**Supplied text**
----

Veeam Backup for Office 365 (VBO) with MinIO

With the announcement that MinIO was Veeam Ready for Object last week we felt it would be helpful to circle back and talk about an additional use case. In our first post we covered backups of VMware ESX. An equally popular use case is Veeam Backup for Office (VBO).

The Office backup market is massive. Even with the advent of Slack and applications, the email market continues to grow and remains the cornerstone communication mechanism for large enterprises capturing more and more mindshare with the advent of Office 365. Indeed, there are well over 215M Office 365 users today and 185M commercial customers. Only a fraction of those firms do proper backups - exposing them to internal threats from malicious insiders, external threats from hackers and legal and compliance violations.

Veeam Backup for Microsoft Office 365 mitigates the risk of losing access to the entirety of the Office portfolio from email through to attachments and files ensuring ongoing availability to users and the business.

In case you missed the first post, a quick recap of why Veeam and MinIO are such a good fit (if you didn’t skip to the technical bits).

----

**Dataset**
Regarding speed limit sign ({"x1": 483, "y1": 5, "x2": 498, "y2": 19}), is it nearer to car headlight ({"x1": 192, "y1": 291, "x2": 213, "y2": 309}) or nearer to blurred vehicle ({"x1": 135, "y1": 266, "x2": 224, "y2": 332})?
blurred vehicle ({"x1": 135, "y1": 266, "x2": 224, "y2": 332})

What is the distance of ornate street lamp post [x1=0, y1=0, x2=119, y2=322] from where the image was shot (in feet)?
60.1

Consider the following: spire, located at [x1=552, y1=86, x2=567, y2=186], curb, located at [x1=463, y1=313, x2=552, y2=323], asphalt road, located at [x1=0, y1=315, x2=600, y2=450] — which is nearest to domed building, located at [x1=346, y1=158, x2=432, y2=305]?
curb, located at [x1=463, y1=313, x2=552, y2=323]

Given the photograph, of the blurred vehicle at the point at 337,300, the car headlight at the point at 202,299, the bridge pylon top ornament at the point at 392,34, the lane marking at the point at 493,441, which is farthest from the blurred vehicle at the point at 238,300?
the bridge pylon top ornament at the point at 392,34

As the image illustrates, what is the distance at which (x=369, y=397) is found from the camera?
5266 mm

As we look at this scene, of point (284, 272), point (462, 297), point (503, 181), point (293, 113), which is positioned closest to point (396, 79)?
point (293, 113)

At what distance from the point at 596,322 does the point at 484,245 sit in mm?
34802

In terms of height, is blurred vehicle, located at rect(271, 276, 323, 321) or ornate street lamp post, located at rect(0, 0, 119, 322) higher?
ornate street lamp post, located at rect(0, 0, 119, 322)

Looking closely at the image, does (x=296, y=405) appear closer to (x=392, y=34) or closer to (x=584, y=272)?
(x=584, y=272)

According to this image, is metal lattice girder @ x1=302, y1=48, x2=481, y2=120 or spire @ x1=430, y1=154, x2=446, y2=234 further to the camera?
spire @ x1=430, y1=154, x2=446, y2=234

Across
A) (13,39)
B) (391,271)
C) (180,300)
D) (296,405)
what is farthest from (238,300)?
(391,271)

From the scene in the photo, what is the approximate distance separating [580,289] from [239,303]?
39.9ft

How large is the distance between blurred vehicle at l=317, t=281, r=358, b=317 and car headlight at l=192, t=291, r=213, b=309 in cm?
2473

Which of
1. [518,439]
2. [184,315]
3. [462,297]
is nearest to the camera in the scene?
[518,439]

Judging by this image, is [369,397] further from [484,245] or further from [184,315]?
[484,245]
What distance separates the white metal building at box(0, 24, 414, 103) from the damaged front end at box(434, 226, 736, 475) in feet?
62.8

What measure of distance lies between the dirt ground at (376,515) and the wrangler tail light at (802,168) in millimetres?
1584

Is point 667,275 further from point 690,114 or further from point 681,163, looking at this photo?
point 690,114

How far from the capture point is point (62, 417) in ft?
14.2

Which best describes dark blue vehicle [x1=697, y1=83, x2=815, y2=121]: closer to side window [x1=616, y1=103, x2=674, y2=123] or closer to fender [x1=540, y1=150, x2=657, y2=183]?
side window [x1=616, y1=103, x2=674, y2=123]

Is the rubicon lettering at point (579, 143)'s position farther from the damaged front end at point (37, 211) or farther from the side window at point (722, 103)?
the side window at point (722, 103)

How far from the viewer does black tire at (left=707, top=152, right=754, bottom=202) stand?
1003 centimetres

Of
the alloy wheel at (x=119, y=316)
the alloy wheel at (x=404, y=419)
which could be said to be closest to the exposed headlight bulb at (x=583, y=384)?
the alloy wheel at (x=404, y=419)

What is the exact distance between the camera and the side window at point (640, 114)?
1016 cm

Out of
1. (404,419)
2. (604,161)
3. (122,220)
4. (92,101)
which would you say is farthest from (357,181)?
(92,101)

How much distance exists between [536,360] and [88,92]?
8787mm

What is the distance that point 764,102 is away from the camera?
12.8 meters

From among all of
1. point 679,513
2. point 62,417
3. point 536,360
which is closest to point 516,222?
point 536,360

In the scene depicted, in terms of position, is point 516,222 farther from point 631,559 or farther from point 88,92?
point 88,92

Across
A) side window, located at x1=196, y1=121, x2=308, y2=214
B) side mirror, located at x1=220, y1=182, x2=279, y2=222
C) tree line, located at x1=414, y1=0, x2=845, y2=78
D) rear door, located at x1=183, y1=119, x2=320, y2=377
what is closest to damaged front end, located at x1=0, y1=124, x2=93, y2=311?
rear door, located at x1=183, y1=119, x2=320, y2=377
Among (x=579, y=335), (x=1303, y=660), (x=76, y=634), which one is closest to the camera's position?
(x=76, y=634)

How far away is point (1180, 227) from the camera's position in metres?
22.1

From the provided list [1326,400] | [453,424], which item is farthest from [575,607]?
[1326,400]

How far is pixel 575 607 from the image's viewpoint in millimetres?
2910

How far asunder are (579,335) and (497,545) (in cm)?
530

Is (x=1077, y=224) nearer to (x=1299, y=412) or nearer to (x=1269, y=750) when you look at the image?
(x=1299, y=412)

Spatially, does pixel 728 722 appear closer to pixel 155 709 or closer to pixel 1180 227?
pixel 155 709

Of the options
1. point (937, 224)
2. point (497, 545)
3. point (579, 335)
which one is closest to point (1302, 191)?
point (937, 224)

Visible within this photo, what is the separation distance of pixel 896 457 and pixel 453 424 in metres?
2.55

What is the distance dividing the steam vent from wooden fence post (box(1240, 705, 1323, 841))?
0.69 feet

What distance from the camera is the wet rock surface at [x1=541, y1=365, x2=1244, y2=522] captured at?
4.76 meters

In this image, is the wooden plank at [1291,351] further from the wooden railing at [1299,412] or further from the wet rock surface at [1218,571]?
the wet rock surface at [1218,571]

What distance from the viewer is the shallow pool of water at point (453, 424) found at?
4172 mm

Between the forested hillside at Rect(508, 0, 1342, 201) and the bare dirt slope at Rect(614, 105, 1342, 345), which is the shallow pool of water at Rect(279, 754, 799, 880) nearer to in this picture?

----

**What to do**
1. Answer these questions using the backup article:
(a) What designation does MinIO hold, according to the announcement from last week?
(b) Which use case did the first post cover?
(c) How many Office 365 users are there today?
2. Pull out every line of the records that contains the string "spire". Case counts.
The text and the records have nothing to do with each other.

**The results**
1.
(a) Veeam Ready for Object
(b) Backups of VMware ESX
(c) Well over 215M

2.
Consider the following: spire, located at [x1=552, y1=86, x2=567, y2=186], curb, located at [x1=463, y1=313, x2=552, y2=323], asphalt road, located at [x1=0, y1=315, x2=600, y2=450] — which is nearest to domed building, located at [x1=346, y1=158, x2=432, y2=305]?
According to this image, is metal lattice girder @ x1=302, y1=48, x2=481, y2=120 or spire @ x1=430, y1=154, x2=446, y2=234 further to the camera?
spire @ x1=430, y1=154, x2=446, y2=234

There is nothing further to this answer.